How communities in Kandahar are resolving violent conflicts and building peace

21 Sep 2017

How communities in Kandahar are resolving violent conflicts and building peace

KANDAHAR - In the southern region of Afghanistan, communities are rallying around peace through dialogue and consensus building on how best to resolve violent conflicts.

The UN Assistance Mission in Afghanistan (UNAMA) has been working with local radio partners in Kandahar and around the country to create media platforms for communities to engage and dialogue with each other on local peace.

A radio series, run by Zma radio and backed by UNAMA regional office in Kandahar has been fostering communities to openly discuss causes of violent conflicts and how to solve them. The discussions focused on prevention of violent conflicts and the roles of different community members such as tribal elders, mullahs and women in brokering peace and mediating between warring parties.

Panelists who included tribal leaders, provincial authorities and civil society, drew examples from Panjwai and Arghandab districts, which were once battle fields, but now live in relative harmony following a communal led peace process.

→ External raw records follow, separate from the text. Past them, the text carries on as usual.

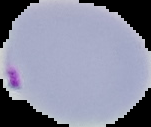

{
  "result": "malaria parasites detected",
  "image_type": "segmented cell region with the area outside set to black",
  "image_size": "151×127 pixels",
  "preparation": "thin blood film"
}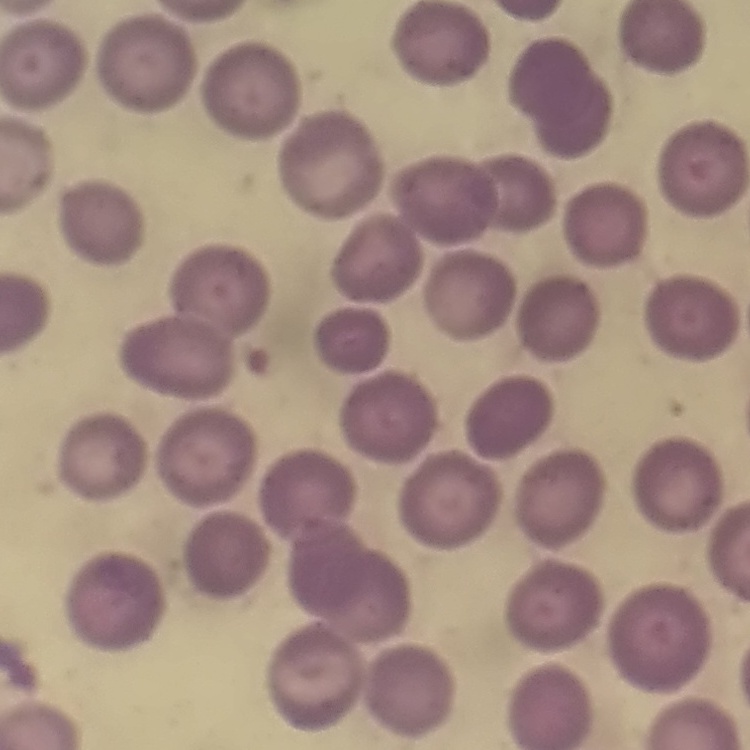

Summary:
  - Red blood cell morphology: no rouleaux formation
  - Image type: square crop of a larger photomicrograph
  - Stain: Field's or Giemsa
  - Preparation: thin peripheral smearState which cell type is depicted.
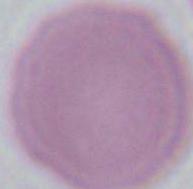

This is an erythrocyte.

{
  "modality": "micrograph",
  "magnification": "1000x"
}Identify the parasite.
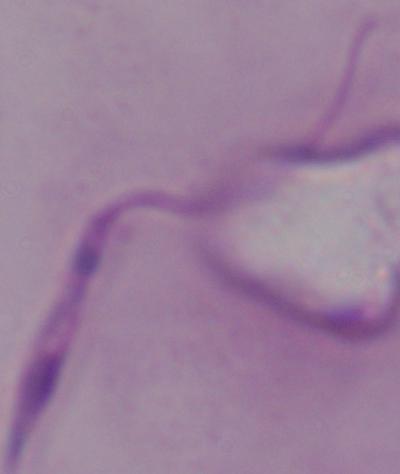

Leishmania.

magnification: 1000x
modality: photomicrographName the cell type shown.
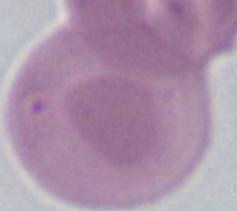
An erythrocyte.

Photomicrograph. Captured at 1000x magnification.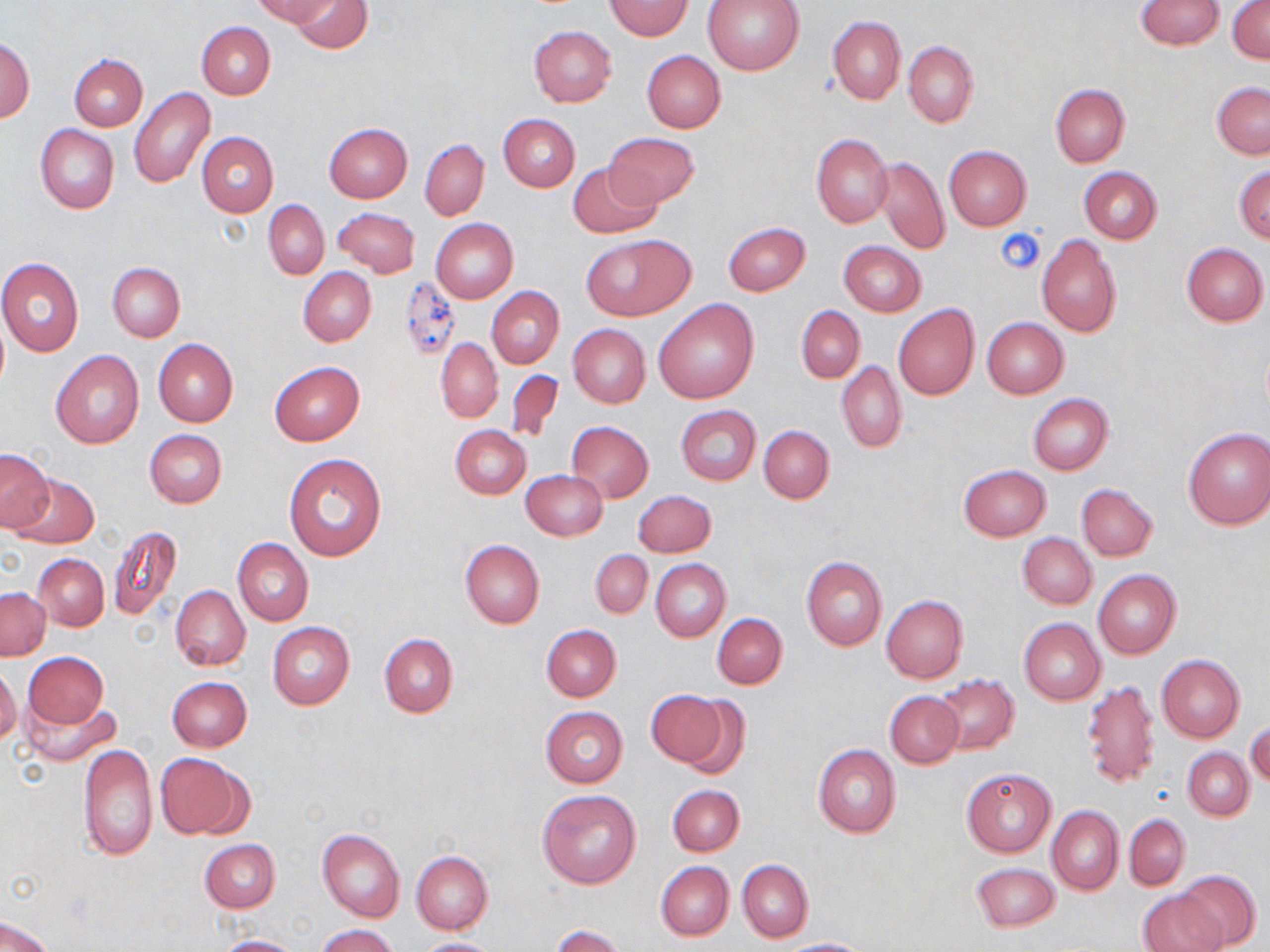

Summary:
  - Coordinate format: approximate bounding boxes as (x1, y1, x2, y2) in pixels
  - Uninfected red blood cell locations: (253, 0, 339, 26), (288, 0, 372, 53), (702, 0, 804, 75), (1135, 0, 1225, 49), (604, 1, 692, 40), (1229, 2, 1270, 64), (827, 15, 906, 104), (196, 21, 275, 99), (529, 26, 616, 107), (1, 38, 34, 123), (904, 41, 978, 128), (641, 50, 726, 133), (69, 53, 147, 130), (1212, 82, 1270, 159), (1051, 84, 1130, 167), (129, 88, 215, 189), (498, 114, 580, 191), (35, 123, 119, 214), (324, 123, 412, 201), (197, 132, 278, 216), (604, 132, 699, 209), (812, 133, 893, 227), (420, 139, 489, 220), (944, 145, 1031, 230), (872, 157, 949, 255), (568, 162, 660, 240), (1234, 164, 1270, 244), (1078, 166, 1162, 244), (263, 200, 329, 279), (333, 207, 420, 278), (431, 218, 518, 303), (722, 221, 810, 296), (580, 234, 695, 321), (1035, 234, 1121, 337), (838, 240, 927, 316), (1182, 243, 1268, 326), (0, 258, 85, 356), (108, 263, 186, 343), (298, 267, 376, 346), (487, 286, 564, 368), (654, 298, 759, 405), (893, 304, 979, 400), (796, 306, 865, 383), (982, 317, 1069, 398), (569, 324, 650, 408), (153, 338, 237, 428), (436, 338, 503, 423), (51, 351, 144, 449), (836, 360, 906, 453), (269, 362, 364, 446), (506, 370, 564, 444), (1027, 393, 1113, 475), (675, 405, 761, 484), (567, 421, 653, 503), (450, 425, 531, 500), (759, 426, 834, 503), (1183, 427, 1270, 530), (144, 429, 227, 507), (0, 448, 54, 532), (284, 453, 387, 560), (958, 465, 1052, 541), (520, 470, 607, 539), (11, 474, 99, 549), (1077, 483, 1157, 562), (632, 490, 716, 558), (107, 525, 182, 621), (1017, 532, 1096, 609), (233, 538, 314, 626), (460, 540, 544, 629), (590, 549, 652, 619), (34, 553, 109, 630), (801, 556, 887, 650), (651, 559, 731, 642), (1093, 569, 1181, 658), (171, 585, 250, 670), (0, 588, 50, 659), (881, 594, 967, 683), (712, 613, 788, 690), (1018, 618, 1105, 705), (268, 621, 355, 708), (542, 624, 620, 701), (379, 632, 458, 717), (23, 651, 109, 729), (1156, 655, 1245, 743), (0, 666, 21, 745), (934, 674, 1019, 756), (168, 676, 252, 752), (1082, 678, 1161, 788), (646, 689, 735, 770), (885, 690, 963, 768), (21, 693, 120, 767), (540, 706, 629, 787), (1246, 722, 1269, 787), (79, 742, 156, 862), (812, 744, 901, 838), (1182, 748, 1253, 820), (157, 753, 246, 837), (961, 767, 1057, 857), (668, 785, 744, 856), (537, 789, 641, 888), (1047, 805, 1124, 894), (1125, 814, 1190, 890), (316, 829, 405, 923), (200, 839, 280, 913), (411, 851, 492, 934), (737, 859, 813, 942), (657, 862, 733, 941), (971, 863, 1060, 931), (1173, 870, 1262, 950), (1138, 891, 1226, 952), (0, 915, 55, 952), (316, 924, 398, 952), (552, 925, 624, 952), (214, 934, 304, 952), (413, 938, 503, 951), (781, 938, 870, 951)
  - Platelet locations: (997, 227, 1044, 276)
  - Slide-level diagnosis: no evidence of blood parasites
  - Field of view: single
  - Stain: May-Grünwald-Giemsa
  - Modality: light microscopy
  - Preparation: thin blood smear
  - Image size: 1270×952 pixels
  - Magnification: 1000x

Tired of war and devastation, local communities in the two districts, tasked Shuras or councils made up of 30 people selected by the communities, to visit every village and enlist elders, families, youth to engage with insurgent community and family members under the message of ‘leave or reintegrate.’ The Shuras also mediated between security forces and local communities to build trust. The result was a social movement which not only brought peace, but economic development. Having found peace, the two grape cultivating districts then lobbied government to construct a road and improve provision of water services, both of which are crucial to their grape production.

Similar peace processes led by local communities have been taking place in other parts of the country, such as the eastern province of Kunar, where a group of women nominated a delegation to engage with the Taliban in order to bring peace to their community.

“In Afghanistan, there are many small examples that display an inclusive attitude - one that is essential to a lasting peace. We at the UN have a mandate to assist Afghans as they seek a solution to their conflict” says UN envoy in Afghanistan, Tadamichi Yamamoto.
Using an analogy of an Afghan carpet to describe the peace process, Yamamoto says that peace must always include a social component, “a stitching together of a social fabric that has been shredded by war, any future peace must be inclusive, drawing on the threads in a patchwork peace process from province to province, district to district” he says.

“Many Afghans I listen to are demanding an end to violence and any further destruction of the social fabric. Their stories, woven together, give me hope that, in the coming months, more Afghans will work together at a grass roots level to repair trust and drive reconciliation” said Yamamoto.

UNAMA has been working with media in the country’s south to build support for Afghan-led peace and reconciliation efforts. With educational facilities and government services have fallen prey to heavy fighting, there are about 30 independent radio outlets and four private television stations that remain operational in the five provinces of the region. 

In addition to media partners, UNAMA actively engages with local peace brokers including the Kandahar peace committee, civil society, tribal elders, journalists, maliks, women and youth. Several programmes including a recent television debate, brought together youth to discuss their role in building peace. Youth are among the most affected by violent conflict, due to high levels of poverty and unemployment, making them susceptible to recruitment by insurgents. Zma Radio, the media outlet broadcasting the radio series, is keeping the discussion going through its social media platforms.

UNAMA is mandated to support the Afghan Government and the people of Afghanistan as a political mission that provides 'good offices' among other key services. 'Good offices' are diplomatic steps that the UN takes publicly and in private, drawing on its independence, impartiality and integrity, to prevent national and international disputes from arising, escalating or spreading.

UNAMA also promotes coherent development support by the international community; assists the process of peace and reconciliation; monitors and promotes human rights and the protection of civilians in armed conflict; promotes good governance; and encourages regional cooperation.